Neben der Eintarifierung einer Ware und dem zollrechtlichen Ursprung ist die Bestimmung des Zollwertes von entscheidender Bedeutung für die Bemessung der Höhe der Einfuhrabgaben. In jüngerer Zeit kommt es, insbesondere im Bereich des Hamburger Hafens, vermehrt zu Kontrollen, die erhebliche Verzögerungen in der Lieferkette verursachen können.

Von Dr. Lothar Harings, Rechtsanwalt, Graf von Westphalen

Seit geraumer Zeit ist eine verstärkte Kontrolltätigkeit der Zollbehörden, insbesondere im Bereich des Hamburger Hafens, mit dem Ziel, die Einhaltung der Zollwertvorschriften sicherzustellen, zu beobachten. Die nach Risikogesichtspunkten vorgenommenen systematischen und verschärften Kontrollen betreffen nicht nur – wie in der Vergangenheit – vermeintliche „Billigstanbieter“ von Textilien, sondern mittlerweile auch eine Vielzahl unterschiedlicher Produktsegmente; sie treffen auch solche Unternehmen, die seit vielen Jahren beanstandungsfrei am Wirtschaftsverkehr mit Drittländern teilnehmen.

Bei Zweifeln am angemeldeten Zollwert sind die Zollbehörden berechtigt, Sicherheitsleistungen bis zur Höhe der möglicherweise festzusetzenden Einfuhrabgaben zu verlangen. Sicherheitsleistungen, etwa durch Bankbürgschaft, verursachen zusätzliche Gebühren und verzögern die Abfertigung einer Ware zum freien Verkehr. Jede Verzögerung der Abfertigung verursacht darüber hinaus weitere Kosten. Häufig akzeptieren die Zollbehörden letztlich erst den Zahlungsnachweis über den Kaufpreis als Nachweis des angemeldeten Zollwertes. Insbesondere bei längeren Zahlungsfristen kann dies zu Nachweisschwierigkeiten führen. Auswirkungen dieser Praxis sind Unsicherheiten hinsichtlich der Höhe der Einfuhrabgaben (Zölle und Einfuhrumsatzsteuer) wie bei der internen Kalkulation. Durchschnittswerte nicht ohne ­Prüfung akzeptieren.

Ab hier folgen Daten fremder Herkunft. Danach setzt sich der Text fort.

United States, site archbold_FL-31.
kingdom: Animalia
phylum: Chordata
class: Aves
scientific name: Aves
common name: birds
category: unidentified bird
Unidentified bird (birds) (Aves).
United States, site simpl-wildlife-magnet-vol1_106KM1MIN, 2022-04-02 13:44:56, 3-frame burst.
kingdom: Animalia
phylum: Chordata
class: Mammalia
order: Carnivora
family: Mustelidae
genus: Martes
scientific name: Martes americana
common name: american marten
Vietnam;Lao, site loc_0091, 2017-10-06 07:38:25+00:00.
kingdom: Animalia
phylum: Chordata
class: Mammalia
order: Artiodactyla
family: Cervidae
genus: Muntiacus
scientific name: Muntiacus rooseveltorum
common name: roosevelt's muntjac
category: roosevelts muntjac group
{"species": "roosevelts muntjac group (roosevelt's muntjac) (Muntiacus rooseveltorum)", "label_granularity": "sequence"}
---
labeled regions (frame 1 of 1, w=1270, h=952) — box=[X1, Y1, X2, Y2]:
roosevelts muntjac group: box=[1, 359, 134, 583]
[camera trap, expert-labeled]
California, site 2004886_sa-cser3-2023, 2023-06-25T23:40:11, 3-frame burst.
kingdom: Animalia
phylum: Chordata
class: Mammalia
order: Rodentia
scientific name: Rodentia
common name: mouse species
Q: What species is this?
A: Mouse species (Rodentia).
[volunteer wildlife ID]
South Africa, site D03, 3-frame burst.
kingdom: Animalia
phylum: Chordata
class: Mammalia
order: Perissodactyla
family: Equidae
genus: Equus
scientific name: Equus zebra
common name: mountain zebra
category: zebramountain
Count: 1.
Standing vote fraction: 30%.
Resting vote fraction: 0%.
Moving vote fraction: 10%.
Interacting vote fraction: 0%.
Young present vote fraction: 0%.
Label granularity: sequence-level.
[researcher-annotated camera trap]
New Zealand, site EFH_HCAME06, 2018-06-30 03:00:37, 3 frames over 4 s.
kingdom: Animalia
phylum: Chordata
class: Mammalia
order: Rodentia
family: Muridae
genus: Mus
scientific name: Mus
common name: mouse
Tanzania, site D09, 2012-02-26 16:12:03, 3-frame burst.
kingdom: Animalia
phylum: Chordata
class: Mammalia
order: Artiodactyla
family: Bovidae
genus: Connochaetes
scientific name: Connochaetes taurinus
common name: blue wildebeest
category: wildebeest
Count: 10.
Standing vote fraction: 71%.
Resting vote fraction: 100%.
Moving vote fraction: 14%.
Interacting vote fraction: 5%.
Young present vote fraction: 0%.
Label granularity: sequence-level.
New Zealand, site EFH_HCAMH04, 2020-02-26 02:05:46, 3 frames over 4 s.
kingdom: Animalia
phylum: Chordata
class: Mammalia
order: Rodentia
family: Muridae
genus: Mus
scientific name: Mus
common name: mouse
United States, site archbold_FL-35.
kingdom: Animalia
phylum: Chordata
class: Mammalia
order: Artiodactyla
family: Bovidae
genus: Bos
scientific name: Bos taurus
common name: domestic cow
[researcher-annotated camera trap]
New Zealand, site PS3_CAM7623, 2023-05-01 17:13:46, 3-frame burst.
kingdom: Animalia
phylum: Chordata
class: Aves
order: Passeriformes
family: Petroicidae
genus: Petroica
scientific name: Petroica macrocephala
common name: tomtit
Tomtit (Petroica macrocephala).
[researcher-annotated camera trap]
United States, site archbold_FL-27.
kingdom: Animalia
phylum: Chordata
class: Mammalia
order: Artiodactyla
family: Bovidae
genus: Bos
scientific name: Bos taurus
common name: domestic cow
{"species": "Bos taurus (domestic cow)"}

Das Verlangen nach einer Sicherheitsleistung bei Zweifeln am angemeldeten Zollwert ist rechtlich nicht zu beanstanden, wenn diese Zweifel tatsächlich dargelegt werden. Die Zweifel können dabei auch zunächst mit rein statistischen Werten begründet werden. Keineswegs muss sich aber ein Wirtschaftsbeteiligter bei der endgültigen Zollwertermittlung auf vom Zoll angenommene Durchschnittswerte festlegen lassen. Maßgeblich für den Zollwert einer eingeführten Ware ist nach den Bestimmungen des Zollkodexes in erster Linie der sogenannte „Transaktionswert“, d.h. der für die Ware zu zahlende oder gezahlte Preis. Erst wenn der Transaktionswert in diesem Sinne nicht zuverlässig nachgewiesen werden kann, kommen weitere Methoden der Zollwertermittlung in Betracht. Ziel ist es dabei vorrangig, den individuellen Wert der Ware festzustellen; Pauschalierungen, Durchschnittswerte und grobe Schätzungen von Zollbeamten, die sich nicht auf die Ware selbst, sondern nur auf eine – unter Umständen wenig präzise – Warenbeschreibung stützen, sind dazu regelmäßig nicht ausreichend.

Kommt es bei einem Unternehmen vermehrt zu Kontrollen gleichartiger Ware, lässt dies darauf schließen, dass im Rahmen der Risikoanalyse hier ein erhöhtes Risiko zugeordnet wird. Ob hinsichtlich des Einführers ein erhöhtes Risiko angenommen wird, kann dieser durch einen Auskunftsanspruch bei seinem zuständigen Hauptzollamt im Rahmen der dezentralen Beteiligtenbewertung (DEBBI) in Erfahrung bringen. In dem IT-Verfahren DEBBI wird die Zuverlässigkeit von Unternehmen mit Kennziffern von 1 bis 3 (zuverlässig, mittleres Risiko, hohes Risiko) bewertet.